Goste você ou não do resultado final, é inegável que “Game of Thrones” deixou um legado na cultura pop. Toda série de fantasia com um grande investimento sofrerá com as comparações ao estrondoso sucesso da HBO. Foi assim com “Anéis de Poder” e também com “Casa do Dragão” (essa por motivos óbvios). Logo é inevitável que “Xógum: A Gloriosa Saga do Japão”, minissérie que chegou recentemente ao Star+, não passe pelo mesmo filtro. Porém, encaixotar a produção nessa comparação não é muito justo e pode apagar as qualidades que encantam o espectador logo nos primeiros minutos.
Ambientada no Japão do século 17, “Xógum” é a segunda adaptação para TV do livro best-seller escrito por James Clavell. Para situar o leitor, a primeira versão, lançada nos anos 1980 ganhou três Emmys na época. O principal trunfo da minissérie consiste em respeitar a base histórica de um período marcado por fortes tensões políticas e expansão territorial de grandes potências. Esse jogo de intrigas e ambição mantém o público interessado no desdobramento dos episódios, mesmo sem a presença de elementos fantásticos como dragões e zumbis. Além disso, é claro, do visual estonteante e do trabalho impecável de reconstrução da época, com dedicação aos mínimos detalhes.
Em “Xógum”, conhecemos o piloto inglês protestante Jack Blacktorne (Cosmo Jarvis) que saiu da Europa com a missão de conquistar o país oriental e assim minar o poderio bélico e econômico de Portugal, que se utilizou do cristianismo como ferramenta para estreitar laços com os japoneses. Para azar de Jack, seus recursos acabam e ele chega ao Japão no meio de uma intensa crise política. Do outro lado da moeda está Yoshii Toranaga (Hiroyuki Sanada), um famoso líder militar que agora precisa lutar para salvar sua família e aliados dos planos de seus inimigos. Blacktorne e Toranaga ainda não sabem, mas seus destinos estão entrelaçados.

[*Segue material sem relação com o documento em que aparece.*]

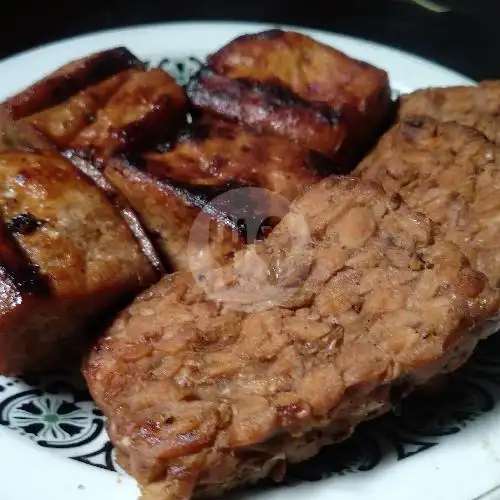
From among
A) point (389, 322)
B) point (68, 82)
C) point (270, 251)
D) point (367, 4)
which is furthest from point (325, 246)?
point (367, 4)

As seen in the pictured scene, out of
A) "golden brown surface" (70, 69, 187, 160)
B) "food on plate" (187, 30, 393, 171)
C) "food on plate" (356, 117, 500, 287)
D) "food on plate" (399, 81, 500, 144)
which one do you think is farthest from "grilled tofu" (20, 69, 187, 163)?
"food on plate" (399, 81, 500, 144)

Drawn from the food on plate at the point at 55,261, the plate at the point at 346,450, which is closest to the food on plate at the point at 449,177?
the plate at the point at 346,450

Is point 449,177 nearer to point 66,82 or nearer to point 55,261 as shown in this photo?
point 55,261

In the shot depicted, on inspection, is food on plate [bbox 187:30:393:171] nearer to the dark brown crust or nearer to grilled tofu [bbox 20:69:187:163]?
grilled tofu [bbox 20:69:187:163]

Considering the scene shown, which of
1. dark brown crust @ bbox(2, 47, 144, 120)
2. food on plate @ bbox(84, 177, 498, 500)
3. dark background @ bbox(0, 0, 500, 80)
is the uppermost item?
dark brown crust @ bbox(2, 47, 144, 120)

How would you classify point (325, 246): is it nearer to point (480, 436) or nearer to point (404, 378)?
point (404, 378)

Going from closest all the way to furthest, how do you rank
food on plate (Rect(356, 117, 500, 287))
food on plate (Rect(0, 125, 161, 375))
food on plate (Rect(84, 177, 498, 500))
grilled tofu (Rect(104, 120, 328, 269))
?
food on plate (Rect(84, 177, 498, 500)) → food on plate (Rect(0, 125, 161, 375)) → food on plate (Rect(356, 117, 500, 287)) → grilled tofu (Rect(104, 120, 328, 269))

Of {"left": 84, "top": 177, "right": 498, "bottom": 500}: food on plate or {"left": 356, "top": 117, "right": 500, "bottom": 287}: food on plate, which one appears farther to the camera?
{"left": 356, "top": 117, "right": 500, "bottom": 287}: food on plate
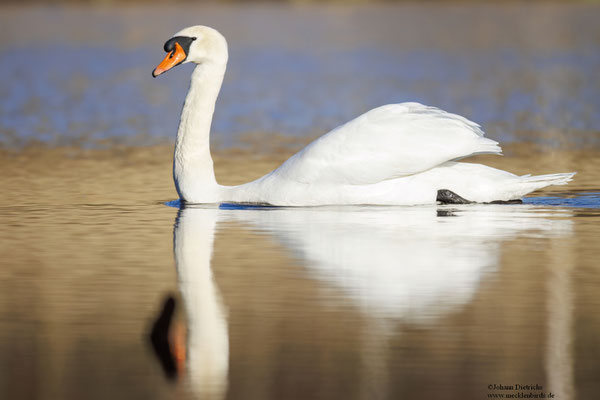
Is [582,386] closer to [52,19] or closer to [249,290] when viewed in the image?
[249,290]

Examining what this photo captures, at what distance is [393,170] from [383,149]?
0.22 metres

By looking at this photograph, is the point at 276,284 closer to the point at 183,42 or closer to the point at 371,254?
the point at 371,254

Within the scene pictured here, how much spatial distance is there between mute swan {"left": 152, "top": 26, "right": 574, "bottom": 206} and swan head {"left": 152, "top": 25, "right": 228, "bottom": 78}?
0.36 metres

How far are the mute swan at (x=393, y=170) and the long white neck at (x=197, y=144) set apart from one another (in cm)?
11

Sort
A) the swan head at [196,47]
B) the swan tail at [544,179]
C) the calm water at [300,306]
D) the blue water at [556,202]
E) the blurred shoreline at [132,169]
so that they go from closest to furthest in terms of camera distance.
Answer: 1. the calm water at [300,306]
2. the swan tail at [544,179]
3. the blue water at [556,202]
4. the swan head at [196,47]
5. the blurred shoreline at [132,169]

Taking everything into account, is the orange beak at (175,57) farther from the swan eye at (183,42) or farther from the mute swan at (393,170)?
the mute swan at (393,170)

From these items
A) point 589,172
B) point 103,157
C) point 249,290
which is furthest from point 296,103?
point 249,290

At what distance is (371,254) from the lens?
9.15 meters

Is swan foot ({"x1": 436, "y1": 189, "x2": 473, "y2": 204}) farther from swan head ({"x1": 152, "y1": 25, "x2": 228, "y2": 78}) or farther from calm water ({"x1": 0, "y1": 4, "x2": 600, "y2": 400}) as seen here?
swan head ({"x1": 152, "y1": 25, "x2": 228, "y2": 78})

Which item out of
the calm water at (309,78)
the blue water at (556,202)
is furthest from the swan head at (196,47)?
the calm water at (309,78)

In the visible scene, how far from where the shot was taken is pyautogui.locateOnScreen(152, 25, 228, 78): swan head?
1233 cm

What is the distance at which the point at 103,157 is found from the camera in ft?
54.2

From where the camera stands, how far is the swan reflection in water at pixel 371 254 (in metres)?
7.11

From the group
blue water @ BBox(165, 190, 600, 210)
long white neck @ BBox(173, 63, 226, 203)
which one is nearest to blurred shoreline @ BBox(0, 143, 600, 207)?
blue water @ BBox(165, 190, 600, 210)
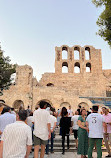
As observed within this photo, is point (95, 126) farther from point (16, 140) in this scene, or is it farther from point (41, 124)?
point (16, 140)

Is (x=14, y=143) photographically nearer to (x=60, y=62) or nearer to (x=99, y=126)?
(x=99, y=126)

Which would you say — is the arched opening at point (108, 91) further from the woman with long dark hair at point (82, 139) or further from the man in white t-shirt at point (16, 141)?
the man in white t-shirt at point (16, 141)

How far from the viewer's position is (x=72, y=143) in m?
7.21

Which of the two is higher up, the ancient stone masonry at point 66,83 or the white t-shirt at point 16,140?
the ancient stone masonry at point 66,83

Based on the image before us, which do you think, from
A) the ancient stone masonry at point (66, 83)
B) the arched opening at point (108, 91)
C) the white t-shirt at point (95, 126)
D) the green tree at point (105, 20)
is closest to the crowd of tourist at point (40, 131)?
the white t-shirt at point (95, 126)

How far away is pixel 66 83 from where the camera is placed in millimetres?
33531

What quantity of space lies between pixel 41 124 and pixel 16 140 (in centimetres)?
185

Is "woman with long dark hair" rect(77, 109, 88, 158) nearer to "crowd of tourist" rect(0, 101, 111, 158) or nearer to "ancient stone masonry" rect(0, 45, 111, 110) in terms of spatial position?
"crowd of tourist" rect(0, 101, 111, 158)

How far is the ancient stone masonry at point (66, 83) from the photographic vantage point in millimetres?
24352

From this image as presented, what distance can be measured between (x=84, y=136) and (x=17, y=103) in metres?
21.3

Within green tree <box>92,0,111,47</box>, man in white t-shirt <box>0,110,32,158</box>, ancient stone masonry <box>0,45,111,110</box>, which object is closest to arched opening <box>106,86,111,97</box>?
ancient stone masonry <box>0,45,111,110</box>

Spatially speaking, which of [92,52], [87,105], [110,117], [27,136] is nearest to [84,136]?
[110,117]

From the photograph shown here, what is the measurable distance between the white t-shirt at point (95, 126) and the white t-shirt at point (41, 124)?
1.45 metres

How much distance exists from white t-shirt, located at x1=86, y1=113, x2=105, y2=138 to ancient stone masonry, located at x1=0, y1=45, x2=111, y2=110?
18266mm
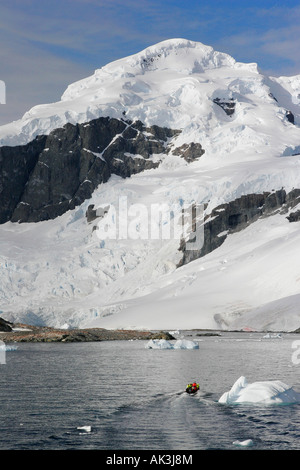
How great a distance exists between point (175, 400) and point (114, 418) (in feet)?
28.7

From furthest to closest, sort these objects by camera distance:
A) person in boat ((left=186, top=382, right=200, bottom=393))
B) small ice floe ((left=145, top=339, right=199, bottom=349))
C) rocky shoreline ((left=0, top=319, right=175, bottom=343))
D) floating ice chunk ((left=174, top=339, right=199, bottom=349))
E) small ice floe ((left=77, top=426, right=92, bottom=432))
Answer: rocky shoreline ((left=0, top=319, right=175, bottom=343)) → small ice floe ((left=145, top=339, right=199, bottom=349)) → floating ice chunk ((left=174, top=339, right=199, bottom=349)) → person in boat ((left=186, top=382, right=200, bottom=393)) → small ice floe ((left=77, top=426, right=92, bottom=432))

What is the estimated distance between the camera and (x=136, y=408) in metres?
45.6

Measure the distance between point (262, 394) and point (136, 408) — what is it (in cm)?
894

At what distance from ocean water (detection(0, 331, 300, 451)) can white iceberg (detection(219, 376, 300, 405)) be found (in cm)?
80

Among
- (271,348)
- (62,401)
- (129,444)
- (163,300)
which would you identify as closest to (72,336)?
(271,348)

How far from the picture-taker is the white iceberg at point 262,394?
4650 centimetres

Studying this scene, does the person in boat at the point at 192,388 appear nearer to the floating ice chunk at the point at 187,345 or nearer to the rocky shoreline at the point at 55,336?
the floating ice chunk at the point at 187,345

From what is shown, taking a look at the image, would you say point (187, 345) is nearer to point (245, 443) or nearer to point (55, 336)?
point (55, 336)

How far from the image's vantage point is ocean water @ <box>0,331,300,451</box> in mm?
35750

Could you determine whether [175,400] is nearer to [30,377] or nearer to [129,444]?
[129,444]

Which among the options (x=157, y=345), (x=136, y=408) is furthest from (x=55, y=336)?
(x=136, y=408)

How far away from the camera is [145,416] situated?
42688 mm

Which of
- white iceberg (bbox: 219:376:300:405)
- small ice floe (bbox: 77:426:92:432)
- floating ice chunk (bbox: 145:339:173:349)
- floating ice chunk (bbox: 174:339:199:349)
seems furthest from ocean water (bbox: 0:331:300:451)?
floating ice chunk (bbox: 145:339:173:349)

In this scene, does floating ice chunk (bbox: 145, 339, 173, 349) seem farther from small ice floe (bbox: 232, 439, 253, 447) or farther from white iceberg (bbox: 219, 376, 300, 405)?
small ice floe (bbox: 232, 439, 253, 447)
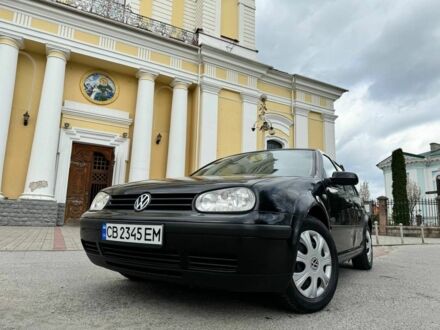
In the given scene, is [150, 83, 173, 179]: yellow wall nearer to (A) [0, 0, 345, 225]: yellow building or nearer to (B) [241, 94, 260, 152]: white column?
(A) [0, 0, 345, 225]: yellow building

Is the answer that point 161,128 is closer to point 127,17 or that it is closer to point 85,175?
point 85,175

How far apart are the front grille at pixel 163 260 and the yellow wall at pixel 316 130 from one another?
17062 millimetres

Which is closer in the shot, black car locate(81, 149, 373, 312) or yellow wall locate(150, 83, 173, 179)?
black car locate(81, 149, 373, 312)

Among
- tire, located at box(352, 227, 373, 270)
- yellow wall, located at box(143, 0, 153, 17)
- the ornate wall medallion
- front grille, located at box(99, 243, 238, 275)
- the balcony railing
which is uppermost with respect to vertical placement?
yellow wall, located at box(143, 0, 153, 17)

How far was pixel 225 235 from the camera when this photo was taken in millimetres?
2098

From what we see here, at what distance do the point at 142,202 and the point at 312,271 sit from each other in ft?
4.49

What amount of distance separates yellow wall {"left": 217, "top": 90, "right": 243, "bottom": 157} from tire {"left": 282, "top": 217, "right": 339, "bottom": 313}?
12493 millimetres

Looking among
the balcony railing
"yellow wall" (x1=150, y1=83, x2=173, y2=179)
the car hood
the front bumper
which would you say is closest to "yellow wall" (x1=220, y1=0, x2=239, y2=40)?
the balcony railing

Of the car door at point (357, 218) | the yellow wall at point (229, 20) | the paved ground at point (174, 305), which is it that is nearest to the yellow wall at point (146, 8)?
the yellow wall at point (229, 20)

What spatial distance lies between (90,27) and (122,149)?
16.0ft

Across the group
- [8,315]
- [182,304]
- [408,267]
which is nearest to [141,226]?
[182,304]

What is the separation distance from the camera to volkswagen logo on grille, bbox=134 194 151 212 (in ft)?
8.28

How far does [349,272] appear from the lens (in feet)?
14.9

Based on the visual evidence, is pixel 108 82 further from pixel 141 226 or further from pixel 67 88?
pixel 141 226
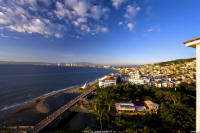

Claro que tantos detalhes históricos podem bagunçar a cabeça do espectador, principalmente por “Xógum” se situar em um período bastante específico. Mas os showrunners Rachel Kondo e Justin Marks desenvolvem a trama com paciência, sem a pressa de entregar todas as informações cruciais logo de início. Assim o público descobre junto dos personagens os próximos passos de um conflito eminente e de escalas potencialmente grandiosas.
Curiosamente, pelo escopo da produção, os episódios lançados até o momento não contam com grandes cenas de ação. Mas isso não se faz necessário justamente pela qualidade da trama. Existe espaço para discussões sobre honra, preconceito, fé e a maneira como por muito tempo a religião foi utilizada apenas como um viés de enriquecimento para as pessoas envolvidas. Nem tudo é tão sutil, com um texto expositivo em determinados momentos. Talvez o principal ponto de incômodo surja na hora em que os personagens precisam falar português e acabam conversando em inglês. Um detalhe que causa estranheza, mas que logo se perde no meio de tantas outras qualidades..
Julgando apenas pelos episódios iniciais, “Xógum: A Gloriosa Saga do Japão” desponta como a principal atração dos streamings desse início de ano e uma forte concorrente para a temporada de prêmios. O único lamento é que teremos apenas 10 episódios para acompanhar.